That is not informing the potential buyer in a simple way, that’s hiding the information in a different page, one which is a long text made up of legalese which one need Legal Training to fully understand.
You’re just making my point.
You know what would be a simple, obvious, honest way of in that page of telling the purchaser that they’re buying a license?
- To the left of the discount and the price put the text “BUY A LICENSE FOR:”
“Strangely” Steam chooses not do any such thing or similar and instead chooses to “inform” buyers with a link to a different page which is a wall of legal text.




Actually they used to be pretty good back in the 80s and early 90s when they were a hardware maker and the company was always headed by somebody from the Engineering division - they made high quality consumer electronics at reasonable prices.
This is how they built quite the brand name.
Then in the late 90s (if I remember it correctly) they bought a major movie studio in the US and after a few years the top job went to somebody from the Media division.

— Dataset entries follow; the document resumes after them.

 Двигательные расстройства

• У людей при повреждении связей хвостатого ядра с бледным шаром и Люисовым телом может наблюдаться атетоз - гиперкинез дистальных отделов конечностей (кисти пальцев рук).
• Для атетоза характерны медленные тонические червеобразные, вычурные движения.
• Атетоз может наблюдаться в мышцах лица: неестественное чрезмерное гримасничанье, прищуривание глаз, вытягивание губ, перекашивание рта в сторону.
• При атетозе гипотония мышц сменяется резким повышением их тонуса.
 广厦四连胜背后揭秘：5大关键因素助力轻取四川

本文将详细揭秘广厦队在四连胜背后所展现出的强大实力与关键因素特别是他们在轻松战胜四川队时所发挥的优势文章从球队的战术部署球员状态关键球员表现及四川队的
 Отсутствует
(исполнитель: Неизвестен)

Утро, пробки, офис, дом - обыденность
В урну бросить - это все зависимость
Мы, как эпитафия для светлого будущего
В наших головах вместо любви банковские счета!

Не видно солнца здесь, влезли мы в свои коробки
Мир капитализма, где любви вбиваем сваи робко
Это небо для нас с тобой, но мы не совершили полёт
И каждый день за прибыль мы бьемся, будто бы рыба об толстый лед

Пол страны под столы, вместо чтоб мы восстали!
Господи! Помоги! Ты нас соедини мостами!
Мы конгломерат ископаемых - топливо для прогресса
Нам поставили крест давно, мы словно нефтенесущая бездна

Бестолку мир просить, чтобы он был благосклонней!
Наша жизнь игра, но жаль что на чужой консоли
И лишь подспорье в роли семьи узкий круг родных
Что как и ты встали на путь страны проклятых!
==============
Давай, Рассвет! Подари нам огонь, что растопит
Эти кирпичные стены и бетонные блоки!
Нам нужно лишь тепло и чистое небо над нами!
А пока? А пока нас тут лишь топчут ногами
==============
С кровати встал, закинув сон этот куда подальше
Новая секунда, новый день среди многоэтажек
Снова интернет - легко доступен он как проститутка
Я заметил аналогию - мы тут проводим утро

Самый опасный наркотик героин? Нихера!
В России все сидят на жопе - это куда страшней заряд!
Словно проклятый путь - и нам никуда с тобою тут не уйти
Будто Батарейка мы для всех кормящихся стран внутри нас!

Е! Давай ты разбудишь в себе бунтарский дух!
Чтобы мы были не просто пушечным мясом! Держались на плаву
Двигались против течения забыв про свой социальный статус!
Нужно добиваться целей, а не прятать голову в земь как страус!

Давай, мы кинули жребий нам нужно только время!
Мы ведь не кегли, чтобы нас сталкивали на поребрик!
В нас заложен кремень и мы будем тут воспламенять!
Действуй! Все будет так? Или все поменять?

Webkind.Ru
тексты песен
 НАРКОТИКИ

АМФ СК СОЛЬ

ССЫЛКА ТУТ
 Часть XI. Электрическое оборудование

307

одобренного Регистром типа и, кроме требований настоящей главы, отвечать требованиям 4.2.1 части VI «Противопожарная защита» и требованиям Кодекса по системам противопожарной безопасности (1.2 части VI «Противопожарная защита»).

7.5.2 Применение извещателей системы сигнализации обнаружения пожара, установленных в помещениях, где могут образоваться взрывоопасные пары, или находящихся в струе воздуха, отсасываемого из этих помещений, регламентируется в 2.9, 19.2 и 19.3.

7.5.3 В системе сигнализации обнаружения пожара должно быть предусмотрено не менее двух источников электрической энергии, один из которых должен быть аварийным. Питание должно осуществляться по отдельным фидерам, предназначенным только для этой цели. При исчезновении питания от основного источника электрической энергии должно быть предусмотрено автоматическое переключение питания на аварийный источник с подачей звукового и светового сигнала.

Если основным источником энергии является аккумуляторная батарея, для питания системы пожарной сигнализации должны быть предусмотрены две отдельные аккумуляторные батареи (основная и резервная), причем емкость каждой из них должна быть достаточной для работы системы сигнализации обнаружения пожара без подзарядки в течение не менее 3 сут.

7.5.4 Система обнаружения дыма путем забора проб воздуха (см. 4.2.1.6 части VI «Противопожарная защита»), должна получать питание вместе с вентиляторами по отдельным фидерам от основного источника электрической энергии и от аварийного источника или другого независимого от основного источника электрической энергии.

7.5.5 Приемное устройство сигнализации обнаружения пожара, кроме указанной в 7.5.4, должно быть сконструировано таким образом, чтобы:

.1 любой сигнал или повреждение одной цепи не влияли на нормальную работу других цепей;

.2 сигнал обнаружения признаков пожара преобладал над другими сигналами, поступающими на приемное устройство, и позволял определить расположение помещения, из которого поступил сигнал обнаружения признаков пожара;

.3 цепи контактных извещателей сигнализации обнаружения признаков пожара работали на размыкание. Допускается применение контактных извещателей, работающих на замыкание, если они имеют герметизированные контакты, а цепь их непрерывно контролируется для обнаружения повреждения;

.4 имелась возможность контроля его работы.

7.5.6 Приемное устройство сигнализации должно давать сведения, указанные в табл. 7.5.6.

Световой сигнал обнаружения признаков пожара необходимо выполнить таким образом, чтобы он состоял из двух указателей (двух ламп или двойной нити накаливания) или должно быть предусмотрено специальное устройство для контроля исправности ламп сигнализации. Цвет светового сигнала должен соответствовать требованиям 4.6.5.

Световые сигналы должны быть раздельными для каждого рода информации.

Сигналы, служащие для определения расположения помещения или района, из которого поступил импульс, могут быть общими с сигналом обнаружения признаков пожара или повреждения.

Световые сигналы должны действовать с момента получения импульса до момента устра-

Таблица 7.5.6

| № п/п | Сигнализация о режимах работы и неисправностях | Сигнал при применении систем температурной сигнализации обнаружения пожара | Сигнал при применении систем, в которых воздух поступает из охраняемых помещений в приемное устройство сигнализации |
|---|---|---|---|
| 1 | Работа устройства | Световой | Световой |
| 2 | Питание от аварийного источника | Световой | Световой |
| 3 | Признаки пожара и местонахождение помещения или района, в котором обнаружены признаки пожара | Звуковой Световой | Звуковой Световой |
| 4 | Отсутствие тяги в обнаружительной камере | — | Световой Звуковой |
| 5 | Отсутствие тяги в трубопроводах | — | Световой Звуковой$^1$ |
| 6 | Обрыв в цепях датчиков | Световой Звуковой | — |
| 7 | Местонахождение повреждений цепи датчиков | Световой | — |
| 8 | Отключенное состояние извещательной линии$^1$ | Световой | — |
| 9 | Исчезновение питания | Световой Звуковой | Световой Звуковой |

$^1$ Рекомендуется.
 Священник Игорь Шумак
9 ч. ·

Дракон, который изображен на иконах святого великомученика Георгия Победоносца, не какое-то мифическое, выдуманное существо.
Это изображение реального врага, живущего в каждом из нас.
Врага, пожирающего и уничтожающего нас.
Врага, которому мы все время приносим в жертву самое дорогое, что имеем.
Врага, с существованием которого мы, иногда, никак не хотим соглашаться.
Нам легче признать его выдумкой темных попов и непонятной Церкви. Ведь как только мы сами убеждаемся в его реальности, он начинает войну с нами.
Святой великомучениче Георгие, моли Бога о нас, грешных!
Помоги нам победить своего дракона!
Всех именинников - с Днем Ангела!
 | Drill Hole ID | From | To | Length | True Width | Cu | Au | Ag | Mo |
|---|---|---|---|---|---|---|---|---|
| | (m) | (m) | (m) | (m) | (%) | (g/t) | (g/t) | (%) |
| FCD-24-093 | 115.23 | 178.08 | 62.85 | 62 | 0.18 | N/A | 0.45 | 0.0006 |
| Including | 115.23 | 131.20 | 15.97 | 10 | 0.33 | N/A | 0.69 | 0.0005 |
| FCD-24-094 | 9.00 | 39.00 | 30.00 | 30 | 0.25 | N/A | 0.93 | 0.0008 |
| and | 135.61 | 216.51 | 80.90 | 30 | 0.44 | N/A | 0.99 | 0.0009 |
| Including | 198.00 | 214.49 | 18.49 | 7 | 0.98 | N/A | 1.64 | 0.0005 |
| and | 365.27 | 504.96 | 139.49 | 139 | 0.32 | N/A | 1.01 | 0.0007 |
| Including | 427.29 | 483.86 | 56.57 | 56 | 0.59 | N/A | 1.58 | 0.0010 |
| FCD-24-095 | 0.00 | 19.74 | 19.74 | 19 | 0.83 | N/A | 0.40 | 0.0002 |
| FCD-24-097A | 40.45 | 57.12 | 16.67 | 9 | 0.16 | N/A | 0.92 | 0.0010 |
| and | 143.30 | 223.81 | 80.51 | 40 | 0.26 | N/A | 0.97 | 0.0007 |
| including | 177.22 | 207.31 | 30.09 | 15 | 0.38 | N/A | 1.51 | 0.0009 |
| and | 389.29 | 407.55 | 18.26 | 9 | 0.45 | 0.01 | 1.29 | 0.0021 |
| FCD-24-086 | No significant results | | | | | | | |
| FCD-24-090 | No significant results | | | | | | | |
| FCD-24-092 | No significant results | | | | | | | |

After that all their electronics (such as Bluray and the MiniDisk) was locked down by design, quality fell a lot, they started lobbying heavily for things that would make Intellectual Property more valuable such as extending the duration of Copyrights, the DMCA and Anti-Circumvention legislation, and became so anti-consumer that they even put out music CDs with rootkits for people who listened to it on a PC.
But yeah, for over 2 decades Sony has been pretty much Evil.